Core Themes and Content

  • The Path to Executive Order 9066: Davis traces the rapid breakdown of civil liberties following the December 7, 1941 attack on Pearl Harbor. The book examines how wartime panic, political pressure, and deeply ingrained West Coast anti-Japanese racism culminated in President Franklin D. Roosevelt signing Executive Order 9066, which authorized the military to bypass due process and strip Japanese Americans—the vast majority of whom were U.S. citizens—of their homes, businesses, and freedom.

  • Life in the Assembly Centers and Camps: The narrative vividly details the immediate logistical realities of the relocation, describing the initial movement to temporary "assembly centers" (often converted racetracks and fairgrounds) and their subsequent transfer to ten permanent, desolate relocation centers administered by the War Relocation Authority (WRA). Davis depicts the bleak daily life behind the barbed wire—communal mess halls, tarpaper barracks, extreme weather, and the psychological toll of being viewed as subversives.

  • The Paradox of Loyalty and War Service: A crucial focus of the book is the profound internal conflict faced by internees regarding patriotism and identity. Davis explores how, despite being imprisoned by their own government, thousands of young Japanese American men answered the call to serve in the armed forces, highlighting the legendary heroism of the segregated 100th Infantry Battalion and the 442nd Regimental Combat Team.

  • Post-War Reintegration and Visual Evidence: The text follows the gradual closing of the camps toward the end of the war, detailing the immense challenges former internees faced while attempting to pick up the pieces of their shattered lives and assimilate back into a hostile society. To anchor this history, the book incorporates evocative, archival photographic documentation from national archives, including the historic documentary photography of Dorothea Lange.

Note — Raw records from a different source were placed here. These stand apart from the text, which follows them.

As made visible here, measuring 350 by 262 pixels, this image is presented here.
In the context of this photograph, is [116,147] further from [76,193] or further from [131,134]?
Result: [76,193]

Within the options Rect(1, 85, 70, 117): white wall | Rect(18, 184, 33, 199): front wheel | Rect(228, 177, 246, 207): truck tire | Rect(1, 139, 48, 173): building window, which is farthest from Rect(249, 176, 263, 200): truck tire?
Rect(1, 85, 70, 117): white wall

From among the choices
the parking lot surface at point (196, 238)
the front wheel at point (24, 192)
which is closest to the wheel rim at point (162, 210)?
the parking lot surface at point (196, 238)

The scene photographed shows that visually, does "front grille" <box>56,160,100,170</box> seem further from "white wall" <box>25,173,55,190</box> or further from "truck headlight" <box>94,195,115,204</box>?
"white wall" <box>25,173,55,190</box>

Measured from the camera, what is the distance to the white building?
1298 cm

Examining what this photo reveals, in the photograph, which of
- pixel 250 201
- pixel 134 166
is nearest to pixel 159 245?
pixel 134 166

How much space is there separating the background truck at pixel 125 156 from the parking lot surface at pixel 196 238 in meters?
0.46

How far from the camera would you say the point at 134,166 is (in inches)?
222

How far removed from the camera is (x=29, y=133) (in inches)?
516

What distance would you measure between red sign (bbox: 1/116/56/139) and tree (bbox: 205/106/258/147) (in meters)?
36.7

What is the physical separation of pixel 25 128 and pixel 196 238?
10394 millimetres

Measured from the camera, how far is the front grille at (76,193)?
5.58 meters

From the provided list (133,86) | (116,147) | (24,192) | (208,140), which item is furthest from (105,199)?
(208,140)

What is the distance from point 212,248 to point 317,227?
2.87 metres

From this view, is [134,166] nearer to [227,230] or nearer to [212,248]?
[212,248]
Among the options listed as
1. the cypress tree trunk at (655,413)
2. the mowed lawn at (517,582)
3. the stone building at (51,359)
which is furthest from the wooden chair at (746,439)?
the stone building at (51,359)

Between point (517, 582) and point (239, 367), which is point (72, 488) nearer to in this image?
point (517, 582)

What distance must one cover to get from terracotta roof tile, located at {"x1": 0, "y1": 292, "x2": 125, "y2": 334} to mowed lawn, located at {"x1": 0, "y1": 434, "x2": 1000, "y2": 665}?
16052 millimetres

By examining the institutional failure of constitutional safeguards during periods of national hysteria, Behind Barbed Wireserves as a sobering cautionary tale about the fragility of democracy and a vital record of a dark chapter in the American experience.

 

Dorothea Lange (1895–1965) was a pioneering American documentary photographer and photojournalist whose empathetic, unflinching images profoundly shaped the visual legacy of the Great Depression and redefined the field of social documentary art. Born in Hoboken, New Jersey, Lange survived a childhood bout with polio that left her with a permanent limp—a physical vulnerability she later credited with forging her deep capacity to connect with people on the margins of society. After studying photography at Columbia University under Clarence H. White, she moved to San Francisco, where she ran a highly successful portrait studio catering to the city’s elite. However, as the economic devastation of the 1930s unfolded outside her door, she abandoned studio work to document the streets, catching the attention of the state-sponsored Farm Security Administration (FSA). Working alongside her husband, agricultural economist Paul Taylor, Lange traveled across the American West and South, capturing iconic, humanistic masterpieces like Migrant Mother that put a poignant face on the plight of displaced migrant workers and dust bowl refugees. Beyond her famous Depression-era work, she bravely documented the forced internment of Japanese-Americans during World War II and chronicled global communities for Life magazine, cementing her enduring legacy as a courageous visual activist who wielded her camera not merely as an artistic tool, but as a powerful instrument for social justice and institutional reform.